Gazette

Change in health care, slowly but surely

Lawmakers credited with building blocks for future; vote on major bill is set for today

THE GAZETTE

Going after the insurance industry was not what a blue ribbon commission had in mind when it recommended sweeping changes in health care at the beginning of the 2008 legislative session, the commission chairman said Monday.

But Chairman Bill Lindsay acknowledged the Legislature this year established valuable building blocks to getting health care to 792,000 uninsured Coloradans, even if the changes did not seem earth-shattering.

With the final major health care bill expected to be approved today, the General Assembly can take credit for making 55,000 more children eligible for public health insurance, making it easier to get those kids signed up and beginning the creation of a statewide public-health improvement plan.

Today's measure, SB217, calls for private insurers to submit proposals that could be made into a pool of low-cost, minimum-benefit plans for those without insurance.

This wouldn't lead to enactment of any of the billion-dollar universal coverage plans proposed by the Blue-Ribbon Commission for Health-Care Reform, but Lindsay and other members said they did not expect such seismic change right away.

"It's a beginning.
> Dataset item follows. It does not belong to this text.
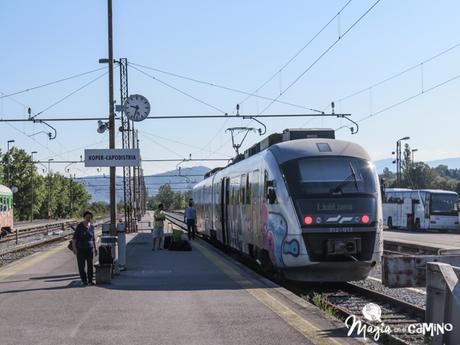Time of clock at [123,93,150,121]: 9:33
And I genuinely continue to be optimistic that we can continue to move toward comprehensive reform," commissioner Elisabeth Arenales said.
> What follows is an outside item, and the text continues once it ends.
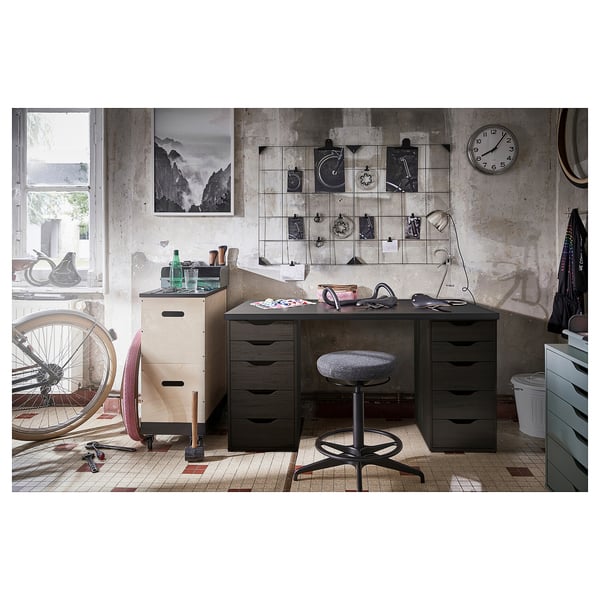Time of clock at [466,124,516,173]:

Lindsay, who is an insurance company executive, questioned, however, why Democrats chose to run two late bills that give the state insurance commissioner power to reject private rate increases and heavily increase fines against insurance companies that don't pay claims promptly.

Neither encourages insurance companies to set up or stay in the state, a condition necessary for increasing market choices and keeping health care affordable, he said.

"I think it's been somewhat disappointing," Lindsay said. "Nowhere in the deliberations of the commission did we ever get the impression from the public that there was this huge problem with insurance companies denying claims."

There seemed to be some reluctance among legislators to make giant steps when all presidential candidates are campaigning for some sort of federal health care program, said Jim Tatten, a lobbyist for the Colorado Association of Commerce and Industry's Health Care Steering Committee.